It is estimated around £42 million of repairs will be needed over the next 15 to 20 years, believe the new owners, the specially formed Wentworth Woodhouse Preservation Trust, initiated by SAVE Britain’s Heritage.
The £7m funds for purchase have come from the National Heritage Memorial Fund, The Monument Trust, The Art Fund, The JP Getty Jnr Charitable Trust, and Sir Sigismund Warburg’s Voluntary Settlement.
Major support has also come from the National Trust which funded the all-important business plan.
In addition, the Chancellor of the Exchequer in his Autumn Statement announced a grant of £7.6m towards urgent repairs to the fabric of the house.
Now after 70 years of uncertainty the future of one of England’s grandest country houses is now secure, says Sir Simon Jenkins, a trustee of SAVE, which has been campaigning for historic buildings since its formation in 1975, by a group of architectural historians, writers, journalists and planners.
He said: “In 40 years this is SAVE’s greatest triumph, a great moment for SAVE and Yorkshire too”.
Wentworth Woodhouse is a Grade 1-listed building, with a frontage that is twice the width of Buckingham Palace, situated in magnificent grounds on the Barnsley and Rotherham border, 10 minutes from the M1 motorway at Birdwell.
Catherine Bailey’s best selling book, Black Diamonds, tells the story of the home's Fitzwilliam coal-mining family dynasty past.
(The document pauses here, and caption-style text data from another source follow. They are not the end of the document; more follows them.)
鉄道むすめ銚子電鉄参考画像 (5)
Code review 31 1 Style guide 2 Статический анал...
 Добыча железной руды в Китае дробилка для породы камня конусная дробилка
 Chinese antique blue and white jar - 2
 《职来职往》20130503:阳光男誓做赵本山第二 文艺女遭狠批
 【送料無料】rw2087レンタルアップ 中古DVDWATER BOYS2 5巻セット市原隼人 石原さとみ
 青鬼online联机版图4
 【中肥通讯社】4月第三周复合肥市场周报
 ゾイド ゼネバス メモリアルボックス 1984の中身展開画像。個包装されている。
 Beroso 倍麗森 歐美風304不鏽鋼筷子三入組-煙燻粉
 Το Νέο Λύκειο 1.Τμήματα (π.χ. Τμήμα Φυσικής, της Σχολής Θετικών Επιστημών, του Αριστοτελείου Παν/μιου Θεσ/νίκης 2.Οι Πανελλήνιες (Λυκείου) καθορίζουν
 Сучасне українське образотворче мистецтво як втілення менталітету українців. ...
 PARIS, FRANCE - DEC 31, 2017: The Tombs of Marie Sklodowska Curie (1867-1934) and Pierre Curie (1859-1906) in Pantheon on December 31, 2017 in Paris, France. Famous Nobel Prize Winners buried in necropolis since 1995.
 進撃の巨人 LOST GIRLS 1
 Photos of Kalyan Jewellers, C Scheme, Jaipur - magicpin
The stunning house alone sits on 2.5 acres – nearly one-and-a-half football pitches. It boasts five miles of corridors, is 150 times the size of the average home, with 1,000 windows, 365 rooms, stabling for 100 horses and was formerly owned by the aristocrat who is believed to have inspired Jane Austen’s Mr Darcy.
King George V and Queen Mary visited South Yorkshire and stayed at Wentworth Woodhouse for four days in July 1912.
It has been the setting for a number of film and television productions including ITV's recent Victoria, Mr Turner, a 2014 biographical drama about the life of painter J M W Turner, BBC mini-series Jonathan Strange & Mr Norrell and featured in the David Walliams’ BBC children’s drama Billionaire Boy.
The house was bought in 199 by architect Clifford Newbold, who achieved his dream of opening the house to the public for the first time.
But following his death it has now been sold to the Wentworth Woodhouse Preservation Trust.
Surveys into repair work found £42 million is needed to be spent on the house over the next 12 to 15 years to meet the backlog of repairs and subsidence damage.
The Chancellor announced a surprise £7.6m Government grant to save Wentworth Woodhouse in last November's Autumn Statement - with just seven days to spare.
It comes after a campaign involving local businesswoman Julie Kenny, chair of trustees of the Wentworth Woodhouse Preservation Trust, and Rotherham MP John Healey, who said the grant was a vote of confidence for the trust and Julie Kenny, giving the full go-ahead to plans to preserve one of Britain’s Great Houses for the nation - a huge potential boost to jobs, businesses and visitors in the North.
Despite the best efforts of two public sector owners and two private owners, this vast house has ultimately proved too expensive for either the public or the private sector to maintain. In 2012, working with entrepreneurs Kit Martin and Roger Tempest, SAVE therefore devised a third way, which involves a variety of compatible uses generating income to keep the listed buildings in repair, with the mansion placed in a charitable trust to maximize fundraising potential.
The SAVE scheme rests on four pillars. The magnificent interiors – complete with Roman and 18th century sculptures which have stood in the marble hall and grand staircase since the 18th century - will be opened to the public with help from the National Trust, which has promised £750,000 over the first three years of opening. The north wing, already converted as a student refectory with catering kitchen, will be used for events; the stable courtyard will provide attractive accommodation for small businesses; and some 15-18 houses and flats will be created, suitable as holiday lets or short leases.
Marcus Binney, Executive President of SAVE, said: "This is a triumph against all the odds. It is a deal which the lawyers advised was so complicated it could never normally be done. It has taken five years of sustained hard work to secure support, but we have learnt over 40 years that however hopeless or impossible the battle for a great historic building may seem we should never give up. Huge thanks are due to Julie Kenny, chair of Wentworth Woodhouse Preservation Trust, and her trustees who against precipitous deadlines have secured all the complex agreements needed to complete purchase.
“We also thank the Newbold family for their help, cooperation and patience while the rescue plan has been drawn up and the necessary funding secured. Clifford Newbold was the first to open this great house to visitors giving huge pleasure and excitement to everyone who came."